In August 2022, Noam Chomsky and Daniel Ellsberg were interviewed together by Paul Jay for his podcast at theAnalysis.news. An excerpt follows from their conversation.
ELLSBERG: I’m sending stuff to my archives at UMass-Amherst, and I came across in my files this terrific paper by Noam Chomsky, U.S. Involvement in Vietnam, written just after the war had ended, finally in 1975. You probably don’t remember this paper, but I can recommend it to you.
Of course, it reminded me we had been in ’75, you and I, on the same side for eight years, since about ’67, when I came back from Vietnam, working together. With the greatest respect, you’d been on the right side much longer than that, all your life, as far as I know. Before those eight years, I had been participating as part of the wrong side. Anyway, we’ve been in for more than half a century working on this. I have not learned more from any person on Earth. From you, Noam. No one has contributed more.
Just going back to ’67 when I read your book on the American Mandarins and whatnot. The sentence in it was actually just indirect. It said the U.S. acted as if it had a right to do these things, to be demolishing Vietnam and threatening the world. I, as somebody who worked for the government for more than a decade, thought to myself, ‘a new idea’. I had never heard it discussed. Never heard the thought. ‘Do you have a right to do this, or not a right to do that?’ That was a very seminal thought as far as I was concerned. It helped change my life. So thank you.

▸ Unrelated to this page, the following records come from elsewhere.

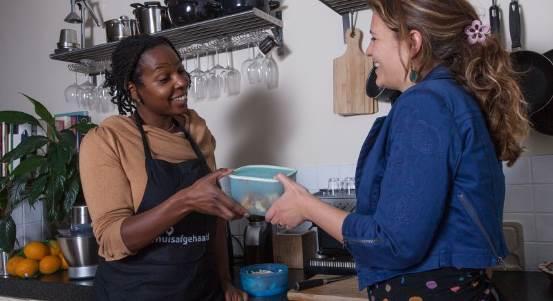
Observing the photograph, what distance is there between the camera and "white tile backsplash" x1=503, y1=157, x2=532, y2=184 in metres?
1.65

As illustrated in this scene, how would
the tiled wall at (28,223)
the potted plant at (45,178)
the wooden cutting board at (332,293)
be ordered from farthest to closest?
the tiled wall at (28,223), the potted plant at (45,178), the wooden cutting board at (332,293)

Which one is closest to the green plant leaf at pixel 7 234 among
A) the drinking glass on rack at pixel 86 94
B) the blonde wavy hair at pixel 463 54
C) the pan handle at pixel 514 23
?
the drinking glass on rack at pixel 86 94

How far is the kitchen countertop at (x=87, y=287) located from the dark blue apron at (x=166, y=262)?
0.20m

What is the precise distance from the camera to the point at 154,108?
141cm

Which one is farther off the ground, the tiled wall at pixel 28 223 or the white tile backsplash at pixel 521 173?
the white tile backsplash at pixel 521 173

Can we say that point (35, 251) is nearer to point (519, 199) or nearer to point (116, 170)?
point (116, 170)

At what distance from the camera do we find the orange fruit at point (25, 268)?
1865 millimetres

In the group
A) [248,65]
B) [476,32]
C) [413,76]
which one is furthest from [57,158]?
[476,32]

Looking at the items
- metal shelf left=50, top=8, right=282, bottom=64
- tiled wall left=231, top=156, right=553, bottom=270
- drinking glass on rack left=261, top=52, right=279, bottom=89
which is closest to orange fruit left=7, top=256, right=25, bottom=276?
metal shelf left=50, top=8, right=282, bottom=64

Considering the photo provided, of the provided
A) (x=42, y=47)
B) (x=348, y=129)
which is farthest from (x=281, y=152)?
(x=42, y=47)

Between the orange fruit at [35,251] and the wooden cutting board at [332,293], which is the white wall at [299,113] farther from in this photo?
the orange fruit at [35,251]

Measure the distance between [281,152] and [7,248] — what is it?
108 cm

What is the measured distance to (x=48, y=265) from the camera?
190cm

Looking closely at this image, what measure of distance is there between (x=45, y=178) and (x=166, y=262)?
33.0 inches
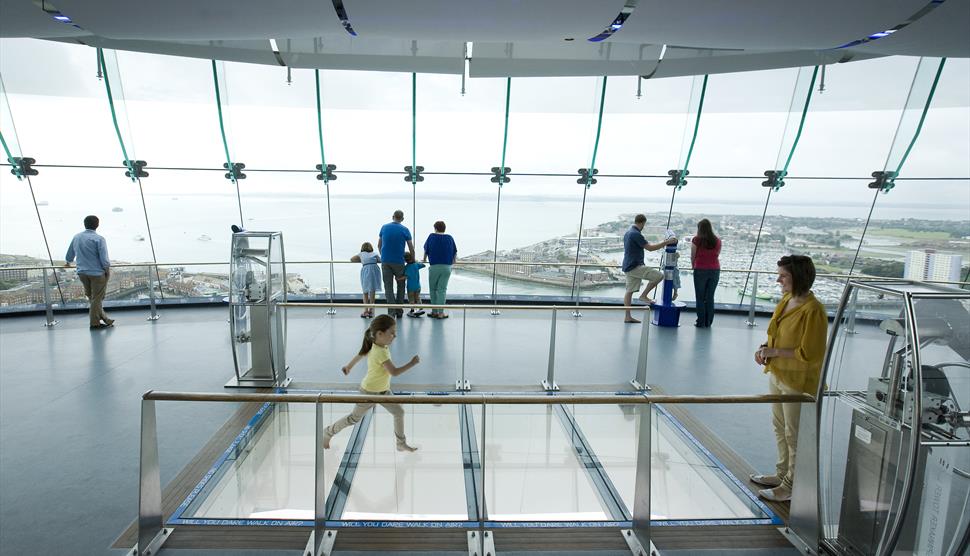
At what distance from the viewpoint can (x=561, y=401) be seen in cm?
295

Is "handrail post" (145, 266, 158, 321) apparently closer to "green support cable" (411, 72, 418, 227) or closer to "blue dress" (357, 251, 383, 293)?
"blue dress" (357, 251, 383, 293)

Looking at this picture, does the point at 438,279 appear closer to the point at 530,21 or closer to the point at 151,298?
the point at 151,298

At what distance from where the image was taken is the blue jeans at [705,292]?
8.56m

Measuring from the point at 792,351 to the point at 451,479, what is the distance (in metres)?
2.41

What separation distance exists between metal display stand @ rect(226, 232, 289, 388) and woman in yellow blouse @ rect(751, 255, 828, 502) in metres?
4.75

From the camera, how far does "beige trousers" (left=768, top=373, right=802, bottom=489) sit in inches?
138

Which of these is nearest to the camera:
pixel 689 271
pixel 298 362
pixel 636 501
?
pixel 636 501

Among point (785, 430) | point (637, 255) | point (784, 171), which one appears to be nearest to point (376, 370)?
point (785, 430)

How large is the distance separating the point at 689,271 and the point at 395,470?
7.51 m

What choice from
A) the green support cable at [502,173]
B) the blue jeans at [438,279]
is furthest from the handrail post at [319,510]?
the green support cable at [502,173]

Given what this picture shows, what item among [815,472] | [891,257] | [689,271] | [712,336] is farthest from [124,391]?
[891,257]

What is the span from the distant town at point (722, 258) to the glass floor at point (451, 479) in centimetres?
587

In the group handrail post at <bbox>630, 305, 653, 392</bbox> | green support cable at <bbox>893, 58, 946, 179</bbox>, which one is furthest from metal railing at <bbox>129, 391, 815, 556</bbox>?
green support cable at <bbox>893, 58, 946, 179</bbox>

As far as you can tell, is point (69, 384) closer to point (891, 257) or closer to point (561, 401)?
point (561, 401)
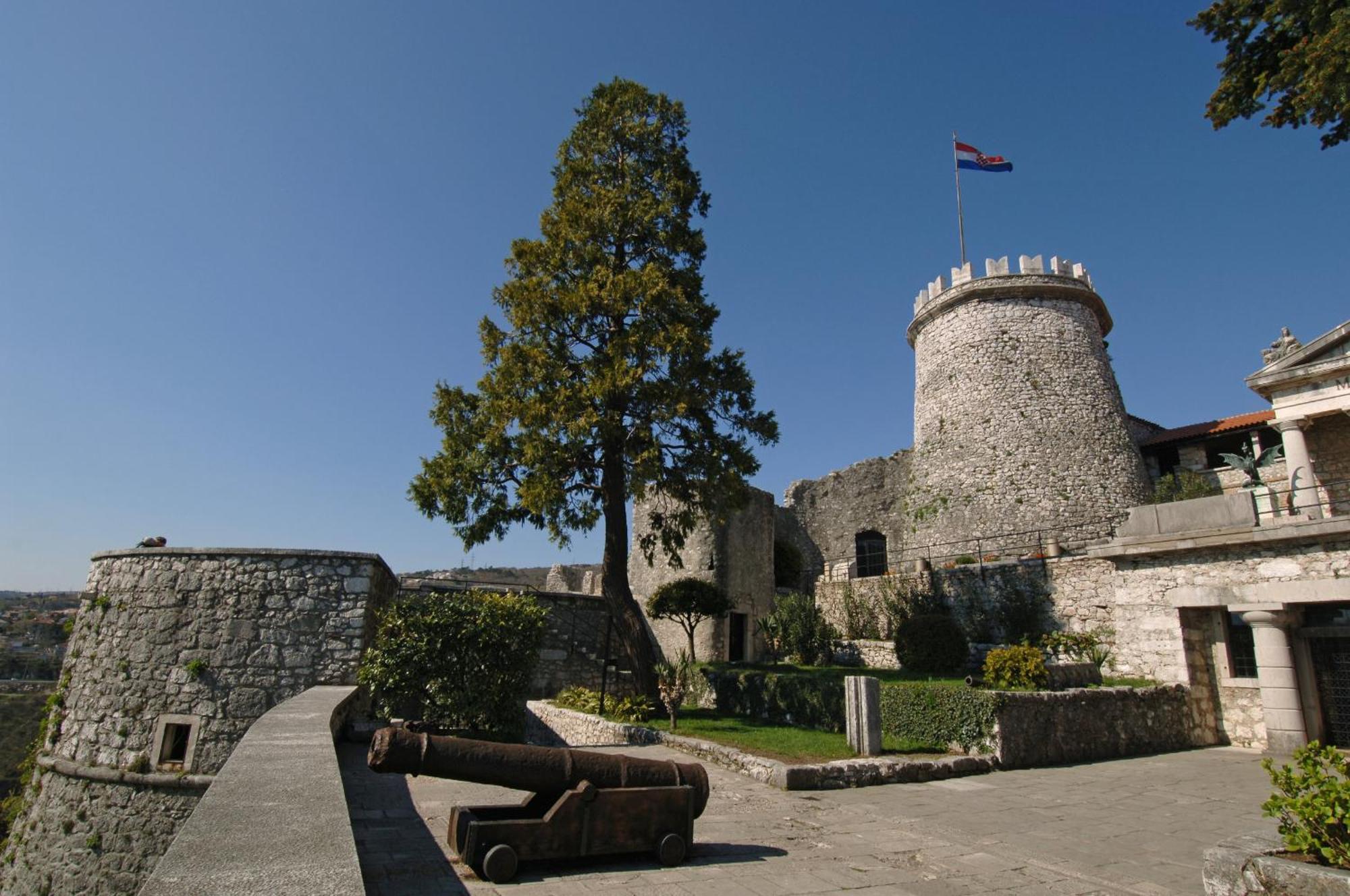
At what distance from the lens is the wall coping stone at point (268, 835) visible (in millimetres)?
2375

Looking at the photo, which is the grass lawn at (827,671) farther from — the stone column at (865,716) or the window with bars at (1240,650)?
the window with bars at (1240,650)

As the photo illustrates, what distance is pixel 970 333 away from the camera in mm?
24062

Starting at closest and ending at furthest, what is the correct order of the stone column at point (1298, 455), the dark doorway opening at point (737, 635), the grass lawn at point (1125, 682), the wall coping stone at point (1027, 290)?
the grass lawn at point (1125, 682) < the stone column at point (1298, 455) < the dark doorway opening at point (737, 635) < the wall coping stone at point (1027, 290)

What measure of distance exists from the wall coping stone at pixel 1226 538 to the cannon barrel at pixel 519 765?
11.2 metres

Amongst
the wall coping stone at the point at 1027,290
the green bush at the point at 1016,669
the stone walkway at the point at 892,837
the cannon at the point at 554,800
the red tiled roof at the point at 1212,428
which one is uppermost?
the wall coping stone at the point at 1027,290

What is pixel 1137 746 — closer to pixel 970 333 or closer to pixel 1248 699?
pixel 1248 699

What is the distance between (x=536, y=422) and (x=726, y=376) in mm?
3964

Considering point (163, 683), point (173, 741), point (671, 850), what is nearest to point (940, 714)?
point (671, 850)

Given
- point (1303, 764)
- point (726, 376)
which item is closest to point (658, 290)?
point (726, 376)

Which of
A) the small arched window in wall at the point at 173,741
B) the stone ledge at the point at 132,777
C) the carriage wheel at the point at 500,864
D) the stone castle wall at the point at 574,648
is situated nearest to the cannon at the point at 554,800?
the carriage wheel at the point at 500,864

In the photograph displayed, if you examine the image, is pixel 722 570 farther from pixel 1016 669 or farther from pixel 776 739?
pixel 1016 669

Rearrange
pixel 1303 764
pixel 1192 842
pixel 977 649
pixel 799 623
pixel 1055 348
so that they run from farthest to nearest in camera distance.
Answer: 1. pixel 1055 348
2. pixel 799 623
3. pixel 977 649
4. pixel 1192 842
5. pixel 1303 764

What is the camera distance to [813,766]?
8297 millimetres

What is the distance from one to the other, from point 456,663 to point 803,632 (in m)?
11.2
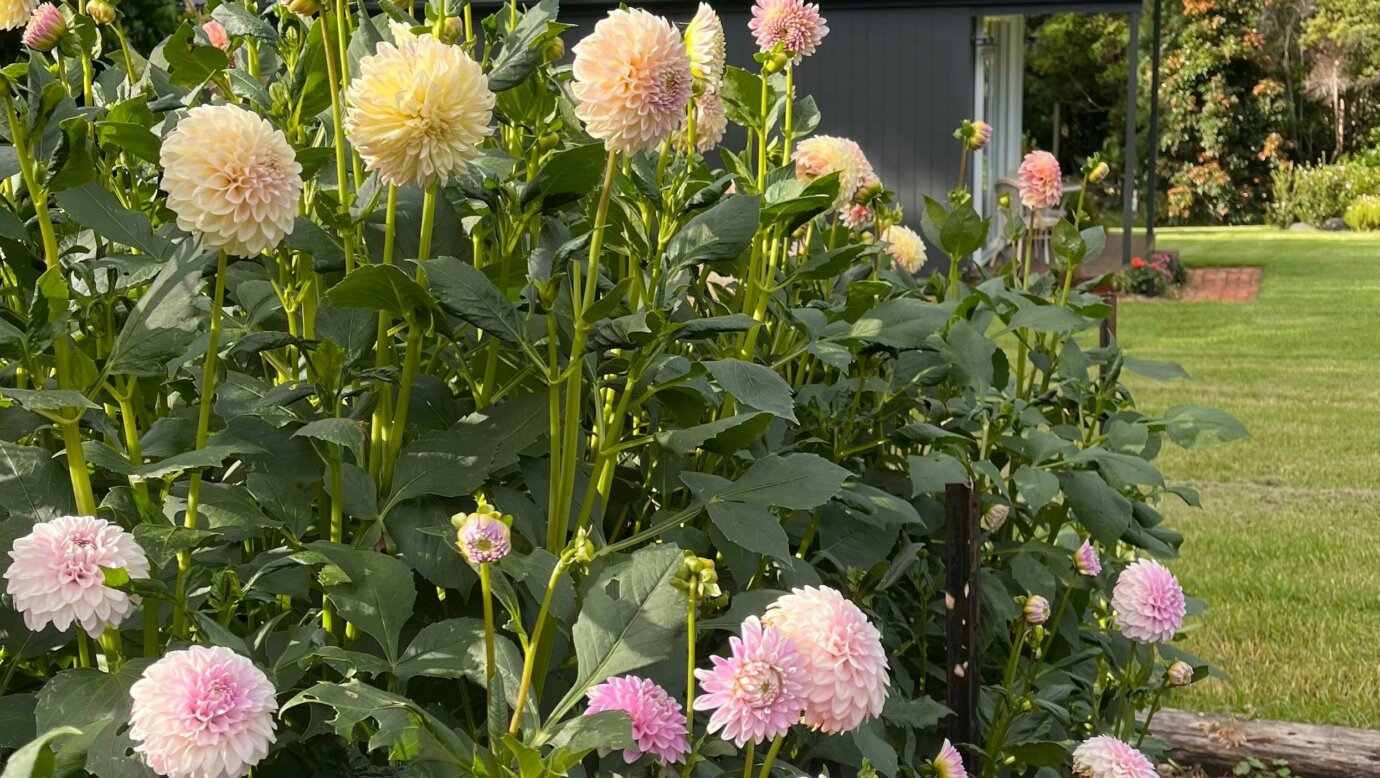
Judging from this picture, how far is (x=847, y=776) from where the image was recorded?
1405 mm

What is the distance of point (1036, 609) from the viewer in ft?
4.85

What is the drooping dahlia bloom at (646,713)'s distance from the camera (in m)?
0.86

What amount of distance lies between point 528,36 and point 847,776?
2.65 feet

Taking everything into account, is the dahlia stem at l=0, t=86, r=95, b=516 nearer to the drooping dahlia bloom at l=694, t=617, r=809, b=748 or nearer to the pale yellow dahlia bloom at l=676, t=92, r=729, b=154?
the drooping dahlia bloom at l=694, t=617, r=809, b=748

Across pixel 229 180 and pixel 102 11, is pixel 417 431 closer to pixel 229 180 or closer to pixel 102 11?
pixel 229 180

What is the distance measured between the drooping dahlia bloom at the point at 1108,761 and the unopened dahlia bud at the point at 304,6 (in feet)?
3.38

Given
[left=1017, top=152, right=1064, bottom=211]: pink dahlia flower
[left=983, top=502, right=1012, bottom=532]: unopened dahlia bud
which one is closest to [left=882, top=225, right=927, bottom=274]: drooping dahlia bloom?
[left=1017, top=152, right=1064, bottom=211]: pink dahlia flower

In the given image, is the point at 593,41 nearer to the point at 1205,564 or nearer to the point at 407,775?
the point at 407,775

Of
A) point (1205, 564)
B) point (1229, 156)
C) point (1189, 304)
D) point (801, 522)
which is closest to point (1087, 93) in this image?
point (1229, 156)

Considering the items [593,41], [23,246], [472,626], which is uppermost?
[593,41]

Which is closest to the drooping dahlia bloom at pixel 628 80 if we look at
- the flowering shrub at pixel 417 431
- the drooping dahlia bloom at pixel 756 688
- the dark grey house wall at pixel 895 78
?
→ the flowering shrub at pixel 417 431

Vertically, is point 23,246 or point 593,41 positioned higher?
point 593,41

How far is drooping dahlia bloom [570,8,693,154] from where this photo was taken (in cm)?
90

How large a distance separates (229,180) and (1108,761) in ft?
3.44
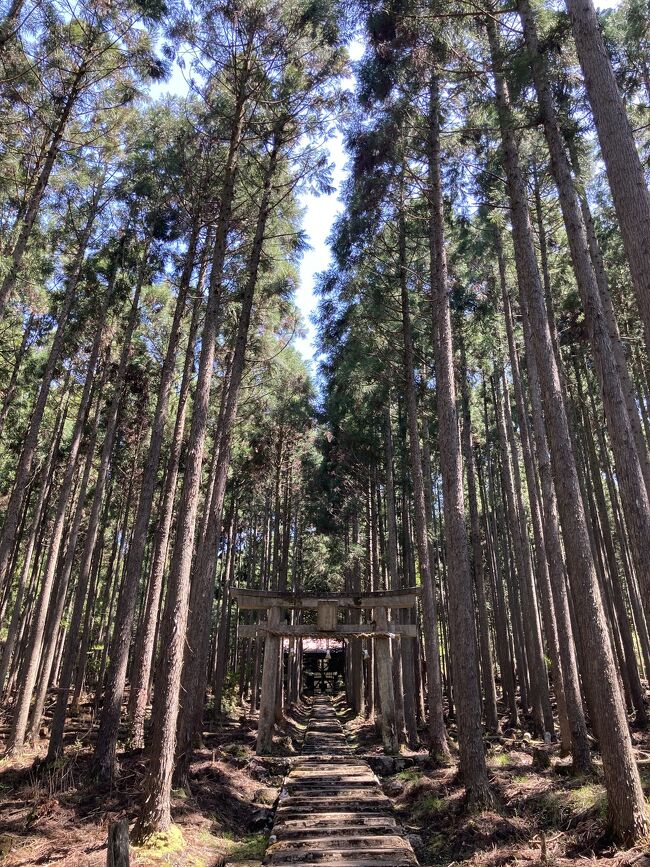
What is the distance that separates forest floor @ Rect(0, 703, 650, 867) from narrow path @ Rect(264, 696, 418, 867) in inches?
15.1

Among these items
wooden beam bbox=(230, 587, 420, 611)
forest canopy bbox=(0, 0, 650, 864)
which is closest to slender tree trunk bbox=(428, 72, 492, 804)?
forest canopy bbox=(0, 0, 650, 864)

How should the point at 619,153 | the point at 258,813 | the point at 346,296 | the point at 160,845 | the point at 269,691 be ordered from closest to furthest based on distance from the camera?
the point at 619,153
the point at 160,845
the point at 258,813
the point at 269,691
the point at 346,296

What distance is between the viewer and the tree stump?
13.1 ft

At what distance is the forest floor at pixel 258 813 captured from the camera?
5.80m

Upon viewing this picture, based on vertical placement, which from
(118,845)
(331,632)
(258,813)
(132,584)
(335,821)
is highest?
(132,584)

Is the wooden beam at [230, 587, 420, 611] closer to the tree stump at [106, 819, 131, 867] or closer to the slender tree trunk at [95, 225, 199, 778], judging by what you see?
the slender tree trunk at [95, 225, 199, 778]

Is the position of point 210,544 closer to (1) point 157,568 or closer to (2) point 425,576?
(1) point 157,568

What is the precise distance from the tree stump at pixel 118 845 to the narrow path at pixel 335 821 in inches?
98.2

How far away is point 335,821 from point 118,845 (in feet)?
14.0

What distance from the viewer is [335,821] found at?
288 inches

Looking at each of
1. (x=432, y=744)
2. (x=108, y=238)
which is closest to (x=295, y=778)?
(x=432, y=744)

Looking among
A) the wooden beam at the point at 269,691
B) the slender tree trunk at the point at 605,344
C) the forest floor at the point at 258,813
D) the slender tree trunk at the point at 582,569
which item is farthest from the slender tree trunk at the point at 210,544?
the slender tree trunk at the point at 605,344

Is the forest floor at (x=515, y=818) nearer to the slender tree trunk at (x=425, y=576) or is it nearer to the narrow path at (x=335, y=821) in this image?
the narrow path at (x=335, y=821)

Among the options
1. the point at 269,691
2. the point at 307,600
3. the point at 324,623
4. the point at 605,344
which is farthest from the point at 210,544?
the point at 605,344
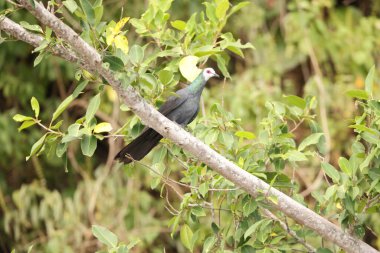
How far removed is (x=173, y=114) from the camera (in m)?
3.60

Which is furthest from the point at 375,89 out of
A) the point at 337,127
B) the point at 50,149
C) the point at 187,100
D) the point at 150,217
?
the point at 50,149

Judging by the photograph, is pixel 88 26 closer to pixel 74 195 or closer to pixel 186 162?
pixel 186 162

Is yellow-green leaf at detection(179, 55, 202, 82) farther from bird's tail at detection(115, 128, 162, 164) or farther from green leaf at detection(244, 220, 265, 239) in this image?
green leaf at detection(244, 220, 265, 239)

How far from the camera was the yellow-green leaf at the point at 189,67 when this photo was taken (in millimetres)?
2883

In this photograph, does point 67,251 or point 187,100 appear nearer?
point 187,100

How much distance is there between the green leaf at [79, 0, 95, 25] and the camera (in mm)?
2510

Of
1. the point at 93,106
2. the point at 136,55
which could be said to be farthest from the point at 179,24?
the point at 93,106

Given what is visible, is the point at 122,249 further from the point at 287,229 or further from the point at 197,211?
the point at 287,229

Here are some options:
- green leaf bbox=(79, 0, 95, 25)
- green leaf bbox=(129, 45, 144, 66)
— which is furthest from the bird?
green leaf bbox=(79, 0, 95, 25)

CHOMSKY: Let me just add that the fact that Dan was right at the heart of it for many years has been an extraordinary value. More than anyone else, he’s been able to bring us an understanding of how things work on the inside: what the planning is like, what the thinking is like, and how to understand what’s happening now because nothing much has changed. It’s an invaluable contribution. Quite apart from his 50 years of direct engagement, courageous, significant engagement with all the material he has brought forth. Now, on the background of nuclear planning, first, on the background of the Vietnam War, it’s been an incomparable contribution to moving forward to try to achieve some measure of peace and justice in the world.